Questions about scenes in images

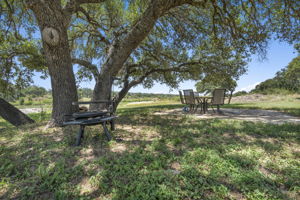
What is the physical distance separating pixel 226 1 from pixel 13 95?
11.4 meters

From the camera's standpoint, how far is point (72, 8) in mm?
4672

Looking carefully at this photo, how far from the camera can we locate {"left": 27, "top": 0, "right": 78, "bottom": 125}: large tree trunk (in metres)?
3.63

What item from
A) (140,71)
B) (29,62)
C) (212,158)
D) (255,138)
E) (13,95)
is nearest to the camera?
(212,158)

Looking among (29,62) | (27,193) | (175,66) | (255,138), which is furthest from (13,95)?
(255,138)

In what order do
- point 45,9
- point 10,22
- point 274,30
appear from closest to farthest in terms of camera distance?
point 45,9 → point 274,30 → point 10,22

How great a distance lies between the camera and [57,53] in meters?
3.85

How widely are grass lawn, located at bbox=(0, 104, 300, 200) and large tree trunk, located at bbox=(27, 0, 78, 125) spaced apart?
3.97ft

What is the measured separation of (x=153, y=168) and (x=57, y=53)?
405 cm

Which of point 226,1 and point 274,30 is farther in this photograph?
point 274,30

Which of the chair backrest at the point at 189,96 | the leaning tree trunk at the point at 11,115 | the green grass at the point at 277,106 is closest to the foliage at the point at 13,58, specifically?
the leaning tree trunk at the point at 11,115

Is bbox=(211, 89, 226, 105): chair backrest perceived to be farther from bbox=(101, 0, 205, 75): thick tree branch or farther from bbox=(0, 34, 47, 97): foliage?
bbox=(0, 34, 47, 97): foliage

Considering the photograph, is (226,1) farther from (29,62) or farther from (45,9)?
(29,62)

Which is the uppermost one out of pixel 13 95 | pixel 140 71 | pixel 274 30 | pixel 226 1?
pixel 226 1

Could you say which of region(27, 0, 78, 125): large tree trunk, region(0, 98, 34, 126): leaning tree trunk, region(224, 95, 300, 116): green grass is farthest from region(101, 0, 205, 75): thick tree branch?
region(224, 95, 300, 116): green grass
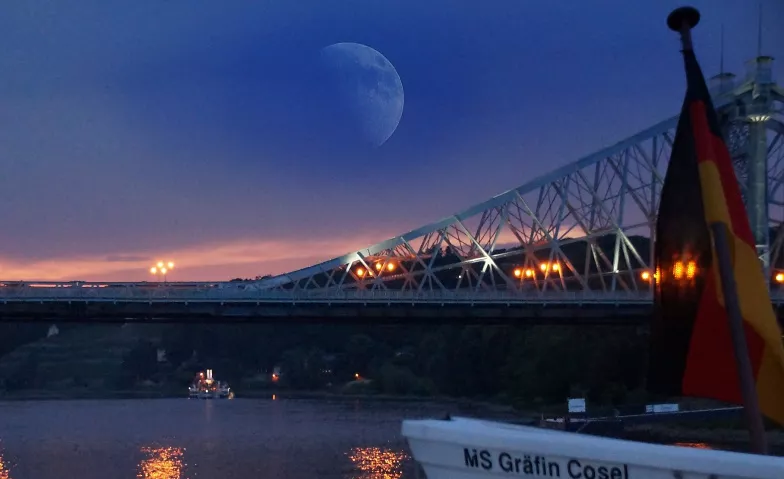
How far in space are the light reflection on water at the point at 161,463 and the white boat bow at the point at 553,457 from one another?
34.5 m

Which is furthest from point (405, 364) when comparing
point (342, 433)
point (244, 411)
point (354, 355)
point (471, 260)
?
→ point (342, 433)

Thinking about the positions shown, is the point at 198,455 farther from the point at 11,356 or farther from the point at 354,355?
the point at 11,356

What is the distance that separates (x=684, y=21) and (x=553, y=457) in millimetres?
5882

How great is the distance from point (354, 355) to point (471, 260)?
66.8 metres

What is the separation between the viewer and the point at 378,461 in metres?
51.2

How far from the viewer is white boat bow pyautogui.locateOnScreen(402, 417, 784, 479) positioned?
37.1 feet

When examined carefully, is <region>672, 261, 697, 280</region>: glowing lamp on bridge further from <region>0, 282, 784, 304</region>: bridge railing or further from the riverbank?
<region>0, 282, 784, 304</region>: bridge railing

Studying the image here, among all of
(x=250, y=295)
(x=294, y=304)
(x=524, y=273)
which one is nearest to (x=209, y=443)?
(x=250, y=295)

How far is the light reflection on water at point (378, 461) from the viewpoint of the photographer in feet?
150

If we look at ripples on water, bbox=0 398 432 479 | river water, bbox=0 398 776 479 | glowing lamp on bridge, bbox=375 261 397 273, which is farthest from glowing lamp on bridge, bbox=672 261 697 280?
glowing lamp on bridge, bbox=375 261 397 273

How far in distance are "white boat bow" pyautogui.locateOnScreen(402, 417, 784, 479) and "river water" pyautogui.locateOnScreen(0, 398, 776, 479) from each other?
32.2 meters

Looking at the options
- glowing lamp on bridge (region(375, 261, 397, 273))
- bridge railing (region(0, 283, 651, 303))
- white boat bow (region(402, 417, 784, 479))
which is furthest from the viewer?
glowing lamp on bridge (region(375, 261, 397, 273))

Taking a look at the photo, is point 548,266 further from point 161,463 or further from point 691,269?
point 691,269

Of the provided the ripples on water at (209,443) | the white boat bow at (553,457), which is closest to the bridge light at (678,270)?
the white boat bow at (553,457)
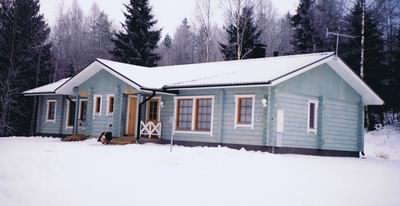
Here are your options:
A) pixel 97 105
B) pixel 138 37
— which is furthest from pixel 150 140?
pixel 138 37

- Given instruction -
Send back the data above word for word, with the pictures left out.

- Worked answer -
What is the physical distance separating pixel 226 1 from pixel 13 95?
11.4 meters

From the camera's standpoint, how far is point (72, 8) in mm?
4672

Looking carefully at this photo, how far from the camera can we locate {"left": 27, "top": 0, "right": 78, "bottom": 125}: large tree trunk (in metres)?
3.63

What item from
A) (140,71)
B) (29,62)
C) (212,158)
D) (255,138)
E) (13,95)
is nearest to the camera?
(212,158)

Looking among (29,62) | (27,193) | (175,66) | (255,138), which is furthest from (13,95)?
(255,138)

In what order do
- point 45,9
- point 10,22
- point 274,30
appear from closest to farthest in terms of camera distance?
point 45,9 → point 274,30 → point 10,22

How great a distance lies between the camera and [57,53] in meters?
3.85

How widely are grass lawn, located at bbox=(0, 104, 300, 200) and large tree trunk, located at bbox=(27, 0, 78, 125) spaced apart?
3.97ft

What is the measured separation of (x=153, y=168) and (x=57, y=53)?
405 cm

Which of point 226,1 and point 274,30 is farther in this photograph?
point 274,30

Which of the chair backrest at the point at 189,96 | the leaning tree trunk at the point at 11,115 | the green grass at the point at 277,106 is closest to the foliage at the point at 13,58, specifically?
the leaning tree trunk at the point at 11,115

Is bbox=(211, 89, 226, 105): chair backrest perceived to be farther from bbox=(101, 0, 205, 75): thick tree branch or farther from bbox=(0, 34, 47, 97): foliage?
bbox=(0, 34, 47, 97): foliage

Considering the photograph, is (226,1) farther from (29,62) or farther from (45,9)?
(29,62)

Which is the uppermost one out of pixel 13 95 | pixel 140 71 | pixel 274 30 | pixel 226 1?
pixel 226 1

Could you say which of region(27, 0, 78, 125): large tree trunk, region(0, 98, 34, 126): leaning tree trunk, region(224, 95, 300, 116): green grass is farthest from region(101, 0, 205, 75): thick tree branch?
region(224, 95, 300, 116): green grass
How far in space are the light reflection on water at the point at 161,463 and the white boat bow at the point at 553,457 from one another?
34.5 m

Which is furthest from point (405, 364) when comparing
point (342, 433)
point (244, 411)
point (354, 355)
point (471, 260)
?
→ point (342, 433)

Thinking about the positions shown, is the point at 198,455 farther from the point at 11,356 or farther from the point at 354,355?
the point at 11,356

What is the distance that separates (x=684, y=21) and (x=553, y=457) in millimetres?
5882

How great is the distance from point (354, 355) to point (471, 260)?
66.8 metres

What is the separation between the viewer and the point at 378,461 in metres?
51.2

How far from the viewer is white boat bow pyautogui.locateOnScreen(402, 417, 784, 479) positioned?
37.1 feet

When examined carefully, is <region>672, 261, 697, 280</region>: glowing lamp on bridge further from <region>0, 282, 784, 304</region>: bridge railing or further from the riverbank?
<region>0, 282, 784, 304</region>: bridge railing

Studying the image here, among all of
(x=250, y=295)
(x=294, y=304)
(x=524, y=273)
which one is nearest to (x=209, y=443)?
(x=250, y=295)

How far is the light reflection on water at point (378, 461) from the viewpoint of the photographer in feet?
150

If we look at ripples on water, bbox=0 398 432 479 | river water, bbox=0 398 776 479 | glowing lamp on bridge, bbox=375 261 397 273, which is farthest from glowing lamp on bridge, bbox=672 261 697 280?
glowing lamp on bridge, bbox=375 261 397 273

How far in distance are "white boat bow" pyautogui.locateOnScreen(402, 417, 784, 479) and "river water" pyautogui.locateOnScreen(0, 398, 776, 479) from each other?
32.2 meters

Looking at the options
- glowing lamp on bridge (region(375, 261, 397, 273))
- bridge railing (region(0, 283, 651, 303))
- white boat bow (region(402, 417, 784, 479))
which is furthest from the viewer?
glowing lamp on bridge (region(375, 261, 397, 273))

Taking a look at the photo, is point 548,266 further from point 161,463 or further from point 691,269?
point 691,269

Of the provided the ripples on water at (209,443) | the white boat bow at (553,457), which is closest to the bridge light at (678,270)?
the white boat bow at (553,457)
Here are your options:
A) pixel 97 105
B) pixel 138 37
— which is furthest from pixel 150 140?
pixel 138 37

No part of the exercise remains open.